Une énorme révolution est intervenue au milieu des années soixante, avec l’arrivée
des circuits intégrés, c’est-à-dire de pastilles – de silicium, d’abord, puis, au début des
années quatre-vingt, d’arséniure de gallium – de petite dimension (le plus souvent
inférieures à 1 cm2) comportant elles-mêmes d’abord une fonction complète, c’est-à-dire
plusieurs transistors et les composants passifs associés, puis un ensemble de fonctions,
enfin un véritable petit équipement (par exemple une matrice de commutation téléphonique
ou un calculateur complet dit microprocesseur).

Le problème devient alors d’interconnecter les quelques circuits intégrés qui seront
nécessaires pour réaliser l’équipement, chaque circuit intégré ayant d’autant plus de sorties
et d’entrées qu’il comporte de transistors internes (on atteint plusieurs centaines de
« pattes » lorsque le circuit intégré comporte plusieurs centaines de milliers de transistors).
La conception du schéma d’interconnexion et la façon pratique de le réaliser (multicouche,
câblage utilisant partiellement de l’optique) pourront être difficiles et nécessiteront de
puissantes aides informatiques.
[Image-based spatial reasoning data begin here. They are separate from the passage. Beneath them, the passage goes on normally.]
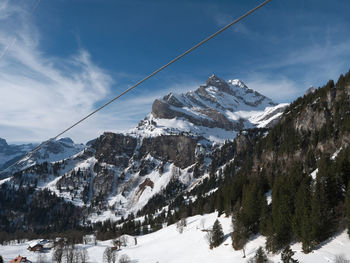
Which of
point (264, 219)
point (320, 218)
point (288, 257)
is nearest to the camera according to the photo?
point (288, 257)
La réalisation pratique devra être effectuée le plus souvent
avec peu d’intervention humaine mais avec des outillages automatiques.

La fabrication des équipements électroniques à base de circuits intégrés effectuant


chacun un nombre de plus en plus grand de fonctions par des modes d’assemblage de
moins en moins manuels est la première caractéristique de l’évolution de l’électronique
dans les années soixante-dix et quatre-vingt, qui conduit clairement à une diminution
constante du temps de fabrication par fonction à remplir.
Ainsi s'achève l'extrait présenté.